Haight expressed confidence that team members who are not currently vaccinated against COVID will take the shot when required, citing the success of annual flu shots. Approximately 98 percent of Lakeland Regional’s team members across all areas get their required flu shots, with exceptions made for certain medical issues and religious objections, he said.
The American Hospital Association is not as optimistic as Haight that vaccine-reluctant hospital workers will comply. The association’s president and CEO Ron Pollock issued a statement saying, “This policy may result in exacerbating the severe workforce problem,” indicating some may quit their jobs rather than comply.
Haight said he and others at Lakeland Regional have been available to address concerns about COVID and vaccinations since the pandemic began.
“There are a lot of good questions,” Haight said. “We respect people’s concerns about vaccinations, medications and the disease itself.
“Almost every day a I get a few questions about the vaccine,” Haight said. “Usually it is a personal question; they want information from different sources.”
His advice: “Ask questions and make sure you feel you comfortable in what you can and cannot do. There can be side effects — rare side effects and certainly not as serious as the effects of the COVID” virus.

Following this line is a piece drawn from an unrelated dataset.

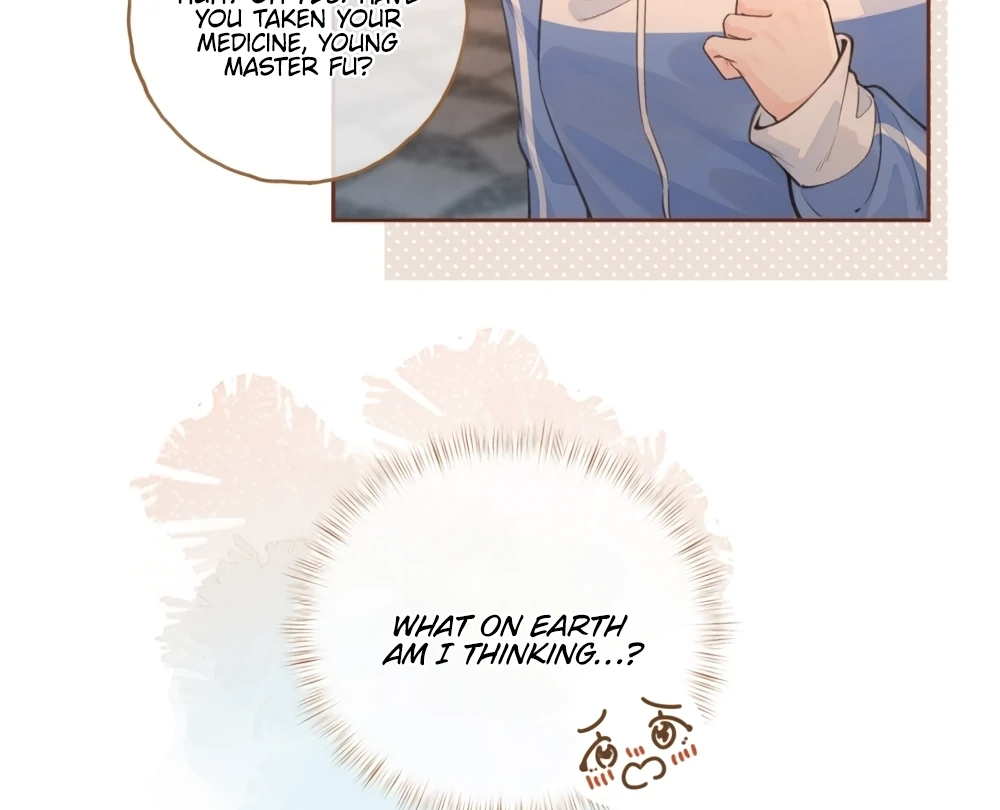 I Just Want to Mooch off Your Luck Chapter 57.5 - Page 8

Since the pandemic began, 51,889 Floridians have died of COVID-19. The state Department of Health has not been releasing county-by-county death figures since June, but a database maintained by University of South Florida epidemiologist Jason Salemi shows Polk had experienced 2,085 deaths as of last Thursday, based on CDC data.
In the latest wave almost all people who were hospitalized were unvaccinated, Haight said. The very few who were hospitalized although they were vaccinated had serious pre-existing conditions or suppressed immune systems, he said.
Lakeland Regional’s most recent public release of COVID data shows that on Sept. 15, 87.8% of its COVID patients were unvaccinated, including 95% of COVID patients in ICU and 96.3 percent of COVID patients on ventilators.
Although more than 175 million Americans have been vaccinated, Biden said in his address, “The unvaccinated overcrowd our hospitals, are overrunning the emergency rooms and intensive care units, leaving no room for someone with a heart attack or pancreatitis, or cancer.”
As of last Wednesday, Lakeland Regional, which is licensed for 864 bed, had 294 patients that were positive for COVID, including 61 who were in ICU and 54 on ventilators.